In a letter sent yesterday to Don Clemmer of the US Conference of Catholic Bishops and Chieko Noguchi of the Archdiocese of Washington DC, BuzzFeed Washington Bureau Chief John Stanton lays the blame on Archdiocesan spokesperson Noguchi and points to an exchange dating back nearly a year.

Feder had approached Cardinal Wuerl at the Bishops meeting Baltimore last year and asked for a background meeting so he could better understand LGBT issues from the Church’s point of view. Wuerl agreed and asked him to contact his office to schedule a time, at which point, according to the email exchange provided by BuzzFeed to Breitbart News, Feder got the runaround that lasted months.

Stanton explains, “After several messages to the Archdiocese went unreturned, Mr. Feder finally spoke with Ms. Noguchi on March 13. Ms. Noguchi told him that she didn’t want to schedule the meeting because, in her view, his church coverage has focused on LGBT issues and how the church ‘is standing in the way of some kind of rights.’”

In his letter to Noguchi and Clemmer, Stanton describes Feder as a “deeply sourced, award-winning reporter.” Even social conservatives who oppose the gay agenda can attest to this description of Feder and his work.

Covering the LGBT issue Feder has been in contact with social conservatives in the United States and around the world for a few years.
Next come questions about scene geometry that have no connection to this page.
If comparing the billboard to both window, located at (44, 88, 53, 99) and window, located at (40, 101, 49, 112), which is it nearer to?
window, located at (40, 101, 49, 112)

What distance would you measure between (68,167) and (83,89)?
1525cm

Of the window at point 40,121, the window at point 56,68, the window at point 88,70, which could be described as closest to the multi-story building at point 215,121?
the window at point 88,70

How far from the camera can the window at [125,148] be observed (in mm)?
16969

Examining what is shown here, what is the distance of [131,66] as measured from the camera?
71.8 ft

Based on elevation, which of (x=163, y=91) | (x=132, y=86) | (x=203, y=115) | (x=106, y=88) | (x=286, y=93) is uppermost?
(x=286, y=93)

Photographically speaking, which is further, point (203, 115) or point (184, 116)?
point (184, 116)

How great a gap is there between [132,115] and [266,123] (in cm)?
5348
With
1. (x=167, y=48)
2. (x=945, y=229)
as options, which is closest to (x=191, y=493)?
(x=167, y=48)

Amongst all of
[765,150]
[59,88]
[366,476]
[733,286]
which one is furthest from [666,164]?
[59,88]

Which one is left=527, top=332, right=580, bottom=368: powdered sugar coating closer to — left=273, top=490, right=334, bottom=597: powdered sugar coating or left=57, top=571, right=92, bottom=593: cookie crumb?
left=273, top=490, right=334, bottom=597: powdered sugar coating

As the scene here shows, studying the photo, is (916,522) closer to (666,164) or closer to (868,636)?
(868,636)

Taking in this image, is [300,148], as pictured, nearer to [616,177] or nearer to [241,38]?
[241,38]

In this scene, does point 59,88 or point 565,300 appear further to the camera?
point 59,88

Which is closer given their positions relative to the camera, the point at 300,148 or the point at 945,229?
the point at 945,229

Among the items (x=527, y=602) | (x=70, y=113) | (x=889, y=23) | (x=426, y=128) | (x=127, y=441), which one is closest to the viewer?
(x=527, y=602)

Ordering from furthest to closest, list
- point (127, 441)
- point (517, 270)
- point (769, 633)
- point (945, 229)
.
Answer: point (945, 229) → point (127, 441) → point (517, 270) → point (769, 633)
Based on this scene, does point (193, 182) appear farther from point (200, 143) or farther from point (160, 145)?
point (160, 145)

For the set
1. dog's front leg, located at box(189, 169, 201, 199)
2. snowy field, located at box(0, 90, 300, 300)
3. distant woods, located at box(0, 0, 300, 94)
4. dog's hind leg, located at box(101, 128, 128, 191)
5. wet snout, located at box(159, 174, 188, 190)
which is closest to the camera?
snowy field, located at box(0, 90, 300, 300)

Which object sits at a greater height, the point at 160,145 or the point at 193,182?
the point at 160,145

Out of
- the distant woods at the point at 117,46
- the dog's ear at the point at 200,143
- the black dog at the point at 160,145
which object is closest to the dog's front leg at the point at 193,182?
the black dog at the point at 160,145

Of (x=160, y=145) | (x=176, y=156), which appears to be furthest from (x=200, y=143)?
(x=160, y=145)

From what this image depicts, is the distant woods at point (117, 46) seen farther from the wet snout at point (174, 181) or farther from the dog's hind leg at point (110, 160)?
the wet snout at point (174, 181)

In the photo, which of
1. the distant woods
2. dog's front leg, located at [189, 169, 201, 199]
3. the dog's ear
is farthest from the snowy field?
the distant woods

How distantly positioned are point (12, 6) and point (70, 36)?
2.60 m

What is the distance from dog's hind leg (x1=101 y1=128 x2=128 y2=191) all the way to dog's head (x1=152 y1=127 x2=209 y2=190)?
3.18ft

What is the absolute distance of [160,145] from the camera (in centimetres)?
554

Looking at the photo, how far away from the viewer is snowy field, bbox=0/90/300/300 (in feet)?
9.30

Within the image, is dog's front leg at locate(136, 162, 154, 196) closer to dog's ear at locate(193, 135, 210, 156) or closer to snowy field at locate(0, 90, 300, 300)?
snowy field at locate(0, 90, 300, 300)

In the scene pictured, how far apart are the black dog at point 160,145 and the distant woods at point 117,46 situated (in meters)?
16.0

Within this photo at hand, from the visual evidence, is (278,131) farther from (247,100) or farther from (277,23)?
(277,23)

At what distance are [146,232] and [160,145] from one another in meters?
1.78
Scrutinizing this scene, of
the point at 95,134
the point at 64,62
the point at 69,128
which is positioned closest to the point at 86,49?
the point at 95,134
He is given nearly uniform praise for his genuine interest in knowing what really makes social conservatives tick. He quotes them accurately and in context. Unlike many reporters, he is seen as more interested in the real story than in portraying a left-wing caricature of right-wingers–more interested in telling the story than in scoring ideological points.

The National Lesbian and Gay Journalists Association recently named Feder “reporter of the year” for his BuzzFeed story on “The Rise of Europe’s Religious Right,” a story that even social conservatives praised.

In his lede for the winning story, Feder featured Breitbart News executive chairman Stephen K. Bannon, who had spoken via Skype to a Vatican conference on the Catholic response to poverty.

Bannon has this to say about the denial of credentials for BuzzFeed and Feder:

I gave a very controversial talk to a conference at the Vatican on the rise of the Tea Party in America and a similar response that seems to be growing in Europe. Lester Feder was there for BuzzFeed. His reporting was fair and straightforward and he won an award for it. I am appalled that a journalist of that caliber would be banned from any Catholic event.

BuzzFeed Editor-in-Chief Ben Smith told Breitbart News: “Lester has reported from inside the Vatican, covered the White House and Congress, and reported in 25 countries. His work, any reader can observe, is groundbreaking, careful and fair. I’m disappointed that the Archdiocese of Washington would retaliate against a journalist whose reporting has shown so much care in writing about some of the most difficult challenges facing the church globally.”

About Breitbart’s defense of Feder, Smith tweeted: “…cats and dogs living together.”